College of Arts and Humanities and the College of Computer, Mathematical, and Natural Sciences

The Immersive Media Design major prepares students to excel in creativity and innovation using the latest digital tools and technologies. It is the first undergraduate program in the country that blends art with computer science to encompass a wide range of immersive media applications. The major represents a unique collaboration at the University of Maryland between the College of Computer, Mathematical, and Natural Sciences (CMNS) and the College of Arts and Humanities (ARHU). Students focus in either computing or art to graduate with a B.S. or B.A., respectively.

*This is a Limited Enrollment Program. Speak with your advisor to learn more about gateway requirements and enrollment in this program. 

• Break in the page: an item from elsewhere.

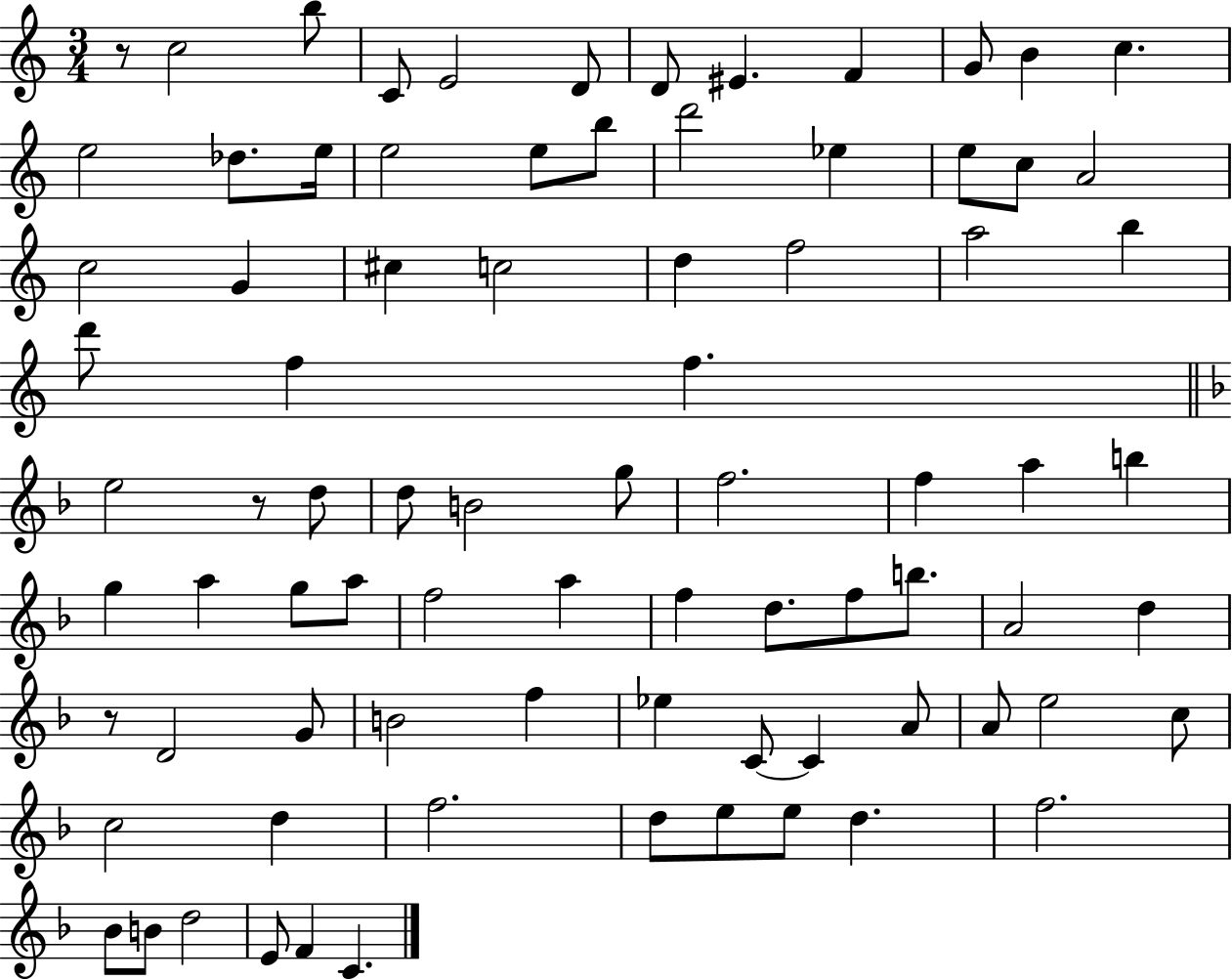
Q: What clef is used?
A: treble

College of Information Studies

The Information Science (InfoSci) program prepares you to create innovative systems and information resources that meet individual, organizational, and societal needs. Human-centered design and information analysis will enable you to identify critical needs and innovative approaches. Using technical skills, such as database design, information architecture, web and mobile development, data analysis, and visualization, you will create robust and usable technological solutions. Through teamwork, leadership, and project management you will mobilize resources and people to implement products, processes, and services that solve problems on a large scale. As an InfoSci student, you will learn to work with, design, and create the complex combinations of information, technology, and people that are the basis for success in government, corporate, and entrepreneurial careers.

Robert H. Smith School of Business

The Information Systems (IS) major offered by the Robert H. Smith School of Business prepares students to be effective planners, users, and managers of information technologies and systems in technology-enabled business firms. The IS major focuses on system design and implementation skills, including database and web design. It also builds analytical skills for both the strategic planning of IT and performance evaluation and the managerial and organizational knowledge required to manage information systems and applications based on business and customer requirements. Like all Smith School of Business majors, IS majors obtain a broad grounding in the key functional areas of business, including marketing, operations, accounting, and finance. These core concepts provide an excellent foundation to ground the IS major’s key concepts of systems analysis and design and the strategic use of information systems.

*This is a Limited Enrollment Program. Speak with your advisor to learn more about gateway requirements and enrollment in this program. 

Philip Merrill College of Journalism

Majoring in Journalism prepares you for the real world. Students in this program report from Washington, D.C., Baltimore, Annapolis and College Park through our Capital News Service. They investigate issues of national importance at the Howard Center for Investigative Journalism and learn to look beyond the box score at The Shirley Povich Center for Sports Journalism. Data reporting is weaved through every inch of the curriculum and practiced in our signature programs. Merrill College students — who enjoy small classes but also have access to the resources and opportunities available at one of the nation's top public universities — leave UMD with strong writing and visual skills, a command of technology and a nuanced understanding of data analysis and audience engagement. Graduates are hired and desired by the top news outlets in the country.